A resposta foi tão imediata que compreendi que era assunto
já falado e amadurecido na Póvoa. Explicaram-me que a porta da igreja, naquela
cidade espanhola, tem inscrições com as siglas das suas famílias de pescadores
da Póvoa. Estranhei a expressão “siglas” e perguntei, “que siglas são essas?

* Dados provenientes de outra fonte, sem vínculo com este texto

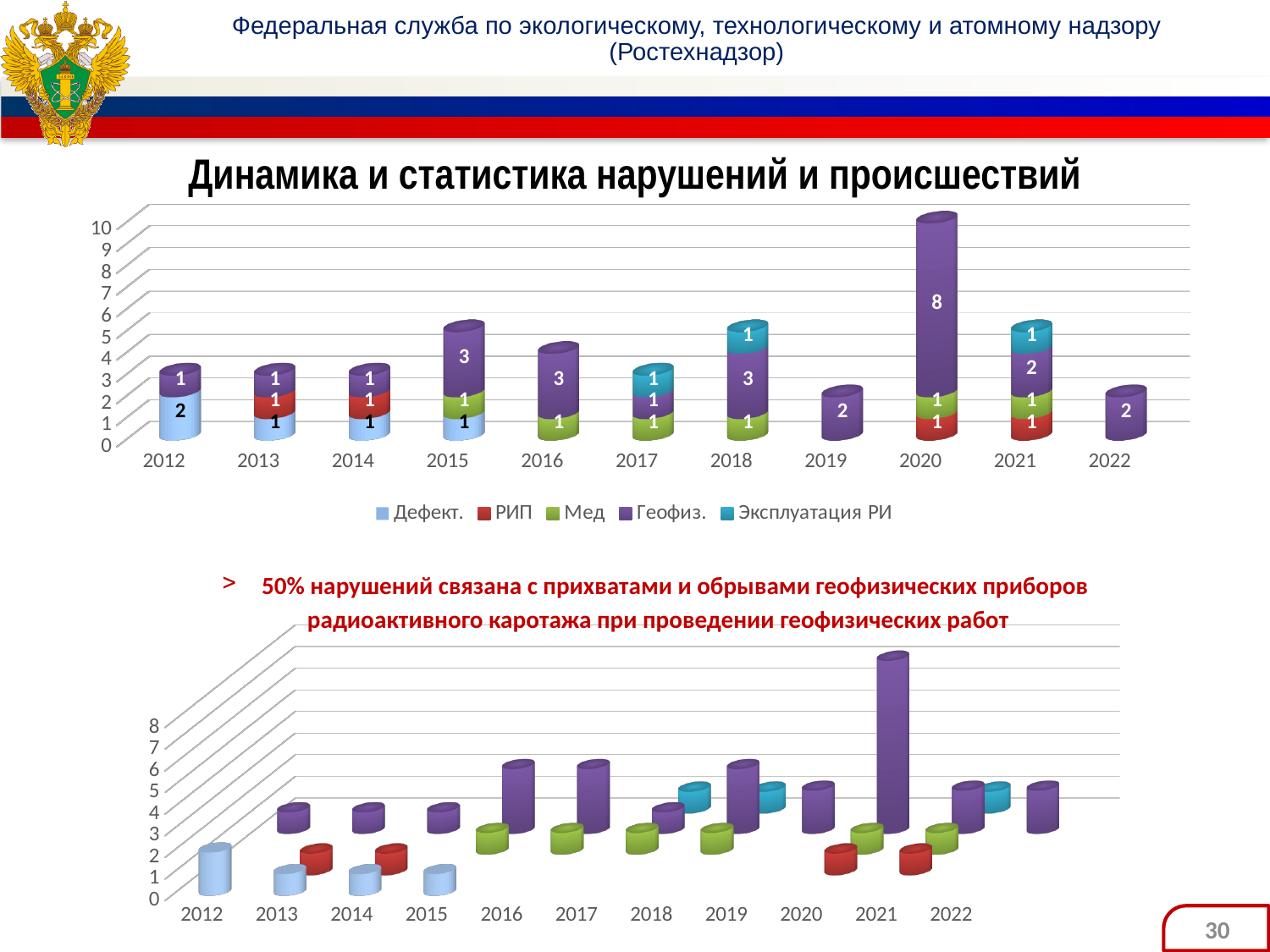
In the top chart, what is the value of the Геофиз. segment for 2020? 8 In the top chart, what is the total of the stacked bar for 2015? 5 In the top chart, what is the difference between the Геофиз. value for 2020 and the Геофиз. value for 2019? 6 In the top chart, which is larger: the Геофиз. value for 2016 or the Геофиз. value for 2022? 2016 In the top chart, which year has the tallest stacked bar? 2020 What kind of chart is the top chart? Stacked bar chart How many years are shown on the x axis of the top chart? 11 How many series does the legend of the top chart list? 5 In the top chart, what is the value of the Дефект. segment for 2012? 2 In the top chart, what is the value of the Эксплуатация РИ segment for 2018? 1 In the top chart, what is the total of the stacked bar for 2021? 5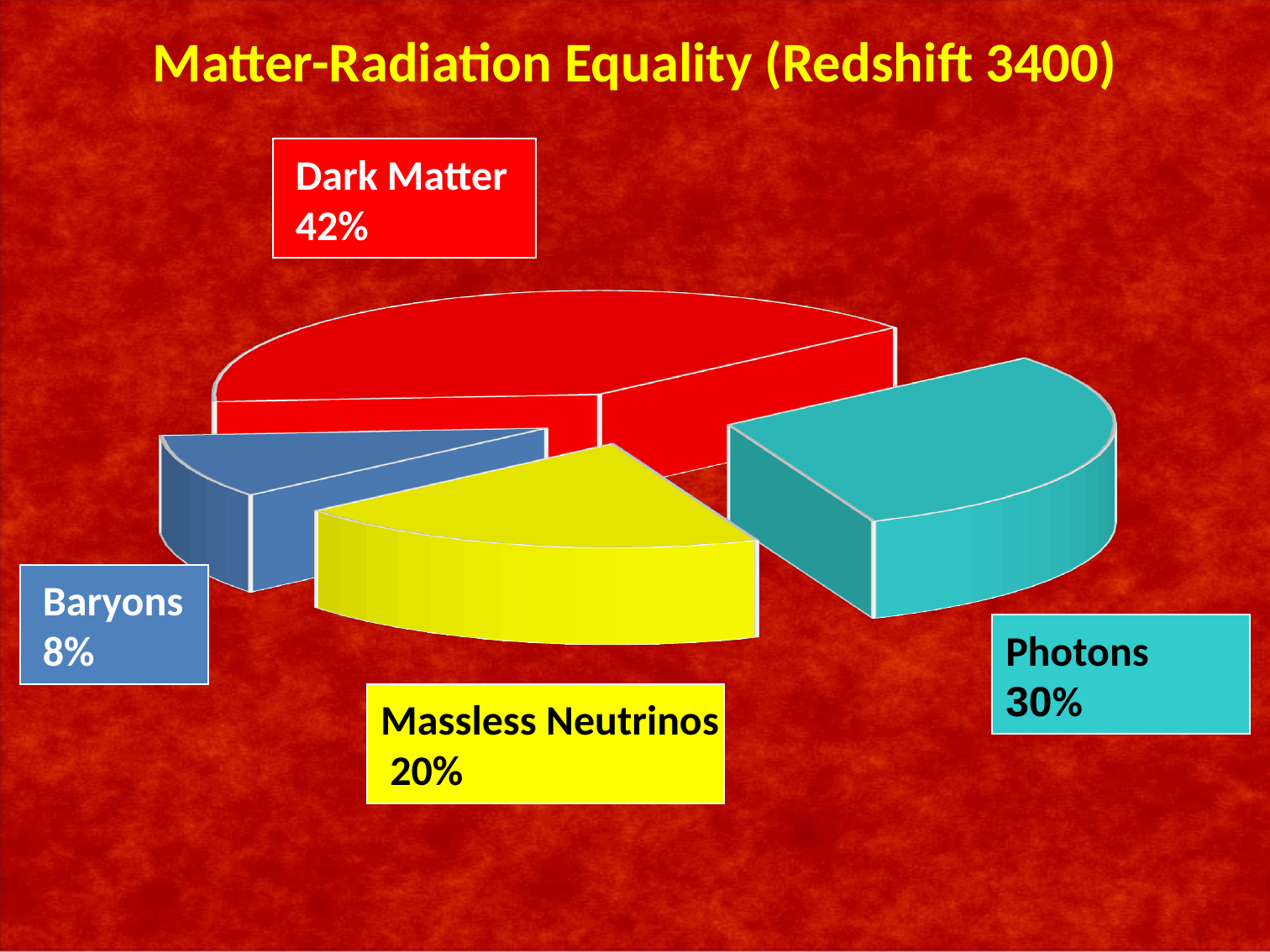
What share of the pie do Massless Neutrinos have? 20% Which category has the largest slice of the pie? Dark Matter What share of the pie does Dark Matter have? 42% Which category has the smallest slice of the pie? Baryons What kind of chart is shown on the slide? Pie chart What is the difference in percentage points between Massless Neutrinos and Baryons? 12 What is the difference in percentage points between Dark Matter and Photons? 12 Which is larger, the share for Photons or the share for Massless Neutrinos? Photons What share of the pie do Photons have? 30% What is the title of the chart? Matter-Radiation Equality (Redshift 3400) How many slices does the pie chart have? 4 What share of the pie do Baryons have? 8%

Acrónimos?” Negativo. Eram, na realidade, desenhos originais. As famílias
de pescadores da Póvoa de Varzim têm sinais próprios e únicos para se
identificarem. “A sério?!”, respondi em tom de espanto. “Sim”,
complementaram dizendo, “as camisolas de lã poveiras, aquelas que foram recentemente
alvo de um plágio com mediatização internacional, cada uma tem a sigla da
família a que pertence. Aliás, as artes de pesca e os barcos, tudo tem o desenho
específico da família em causa.”
“Mas isso é fantástico! É um aspecto cultural que eu
desconhecia por completo”. Os meus interlocutores esboçaram um sorriso, com
verdadeiro gosto por partilhar algo que me estava a fascinar e continuaram. “Os
pescadores da Póvoa de Varzim têm regras e códigos próprios que são reconhecidos
com apreço pela restante comunidade da região. Por exemplo, se um pescador
adoecer, os outros levarão as suas artes para o mar, para que ele continue a
pescar, mesmo sem lá estar. Este nível de reconhecimento pela identidade
própria é tão elevado que, até há pouco tempo, os pescadores que tivessem de ir
a tribunal eram autorizados a levar consigo alguém que explicasse os factos ao
juiz de acordo com as regras da comunidade e essas eram tidas em conta nas
decisões”.
O almoço estava a terminar, mas antes de concluir, um dos
interlocutores ainda me disse. Se quiseres saber mais coisas sobre a Póvoa de
Varzim, experimenta, por exemplo, procurar por “tricana poveira” na internet.
Procurei e fiquei ainda mais espantado. Pensei com os meus botões: “se é
assim com uma cidade, multipliquemos por todas as cidades de Portugal… Temos um
país extraordinário. Apenas há que ir à procura e, principalmente, não nos
deixarmos iludir por um primeiro olhar ou com as primeiras palavras trocadas.
Para descobrir, para nos maravilharmos, há que procurar, explorar e conversar.
A magnífica jornada do conhecimento, cá dentro!”